Cette ambiguïté explique, en partie, pourquoi ce massacre a été
oublié. Très vite, le Parti communiste français, tout comme la CGT, ne savent
pas très bien « quoi faire » de ces sept morts (presqu’autant que la
tuerie de Charonne qui est au pinacle de la mémoire de gauche) dont six sont
des nationalistes algériens, militants d’un parti qui a rompu les ponts depuis
longtemps avec le PCF. Une grève massive dans la fonction publique en août
1953, puis les violences liées à la Guerre d’Algérie vont aussi contribuer à
reléguer ce drame dans les oubliettes. Un refoulement dû aussi au fait que la
tuerie a eu lieu « avant » la Guerre d’Algérie et qu’elle ne saurait donc
être excusée par le désormais habituel discours révisionniste qui consiste à
renvoyer dos-à-dos violence coloniale et violence du Front de libération
nationale (FLN). Le 14 juillet 1953, la police française a délibérément tué des
« Arabes » qui manifestaient de manière pacifique pour leurs droits.

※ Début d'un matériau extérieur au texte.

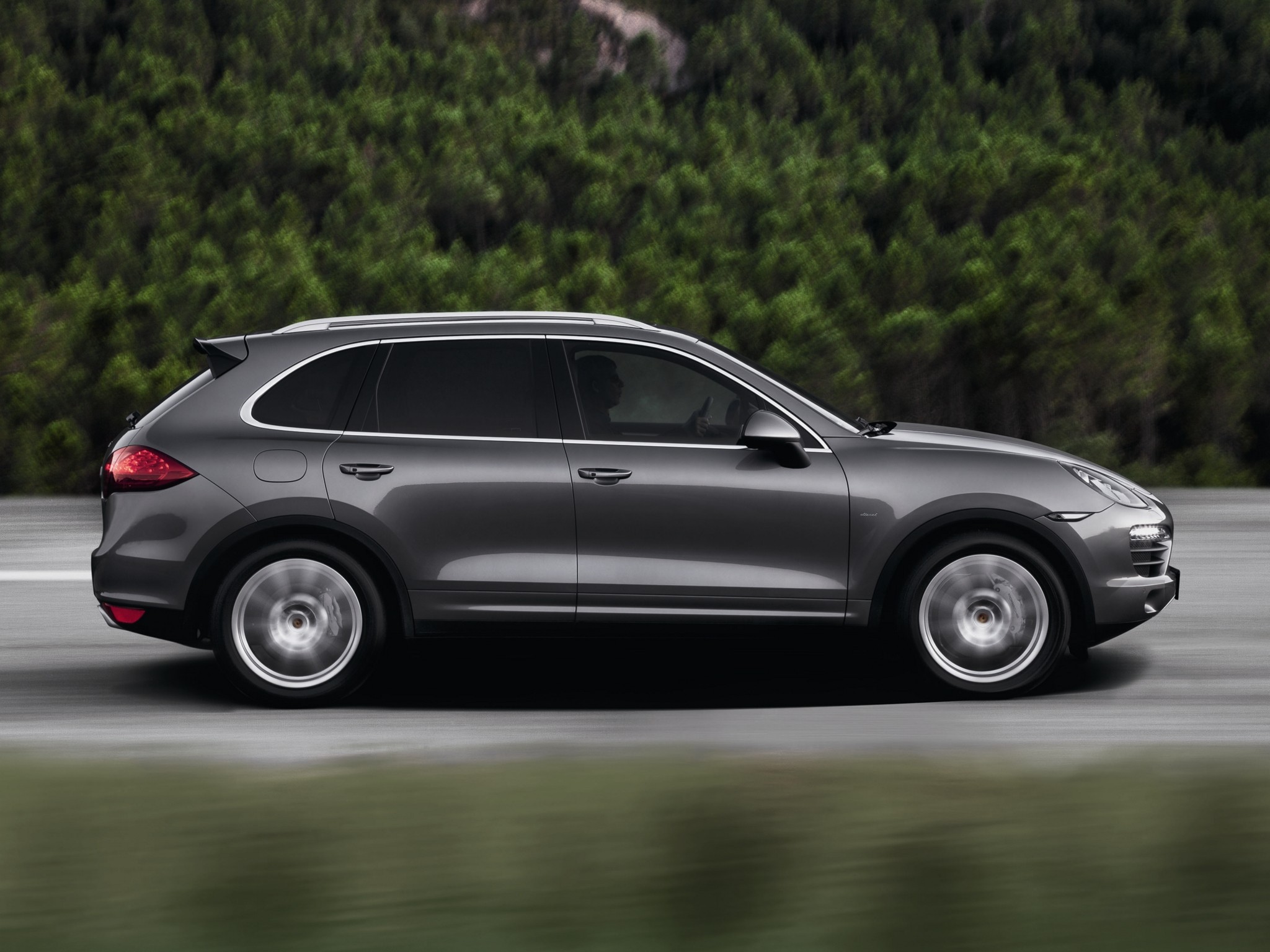 Porsche Cayenne S Diesel photo 13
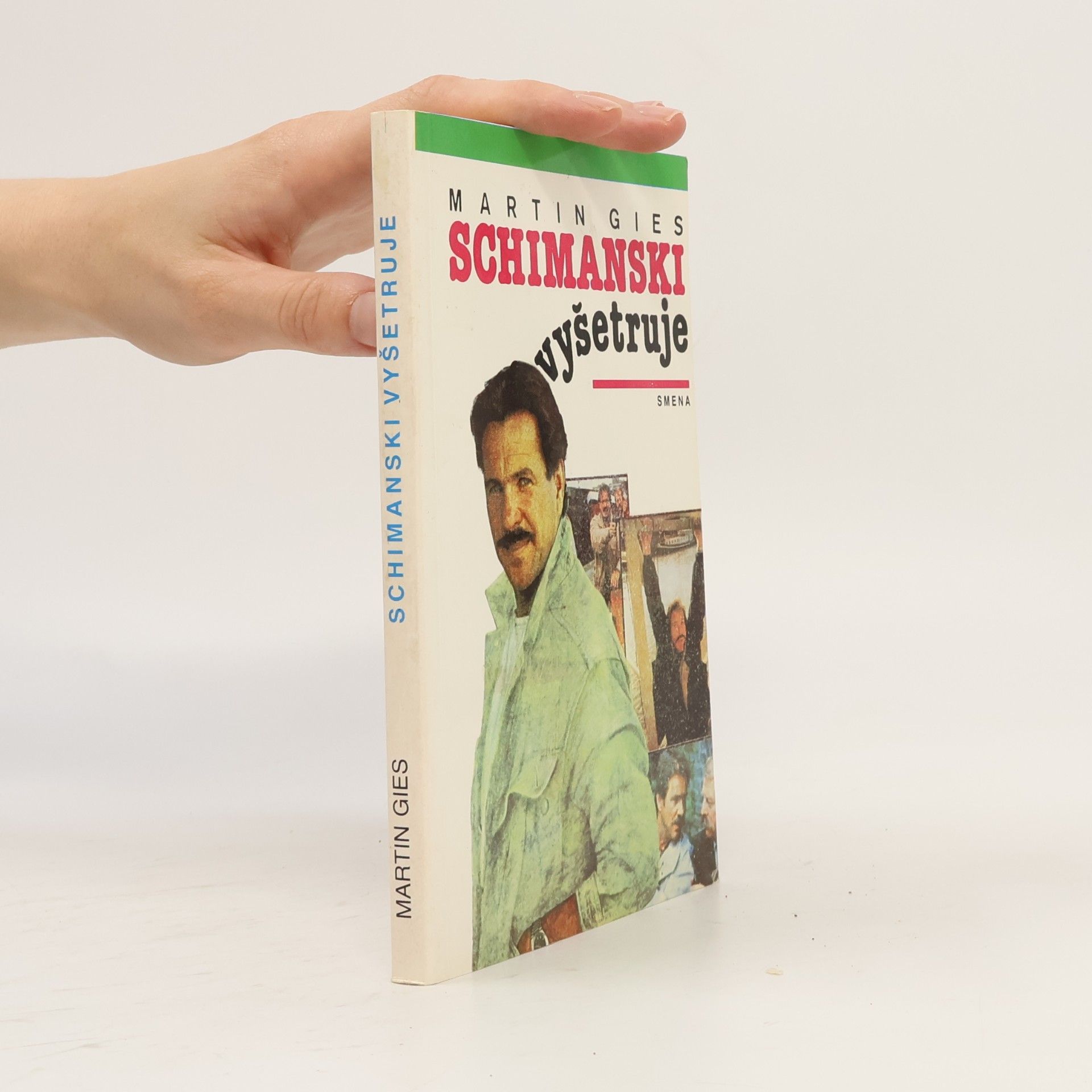 Martin Gies Schimanski vyšetruje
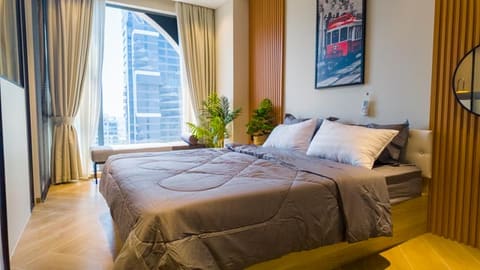 1-bedroom Condo For Rent in Bkk1 For Rent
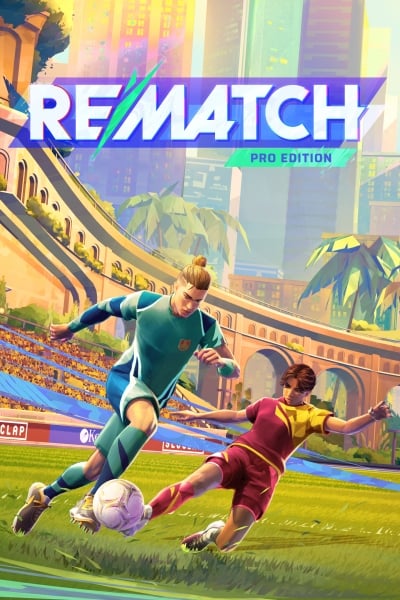 REMATCH - PRO EDITION - Image 7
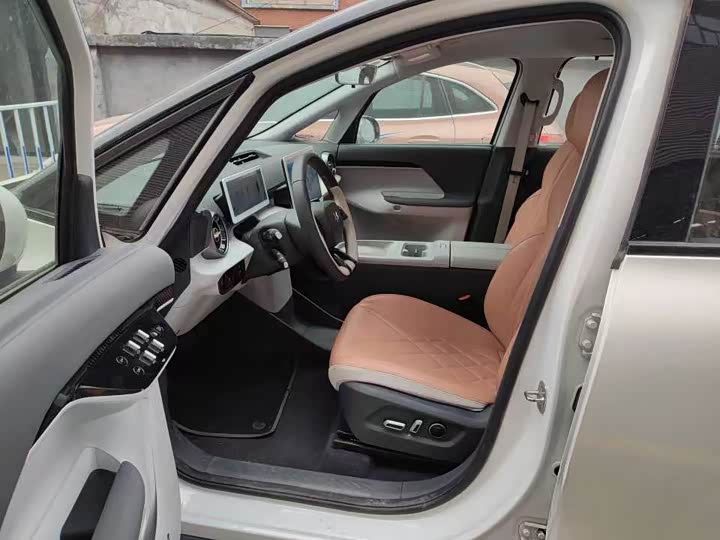 BAIC Arcfox Kaola 2023 2023款 家庭版Pro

Un fait annonciateur de tant d’événements qui ont suivi.
En France, la famille de Maurice Lurot, tombé pour les
droits sociaux mais aussi pour la justice en Algérie, n’a jamais obtenu
réparation. En Algérie, et selon l’enquête de Daniel Kupferstein, les six
victimes nationalistes – elles reposent toute dans leur terre natale - n’ont
jamais bénéficié de la moindre reconnaissance officielle de l’Etat algérien ou
de l’organisation des anciens moudjahidine. Sans même s’en indigner, faut-il
vraiment s’en étonner ?
(*) Les balles du 14
juillet 1953. Le massacre policier oublié de nationalistes algériens à Paris.
Préface de Didier Daeninckx, La Découverte.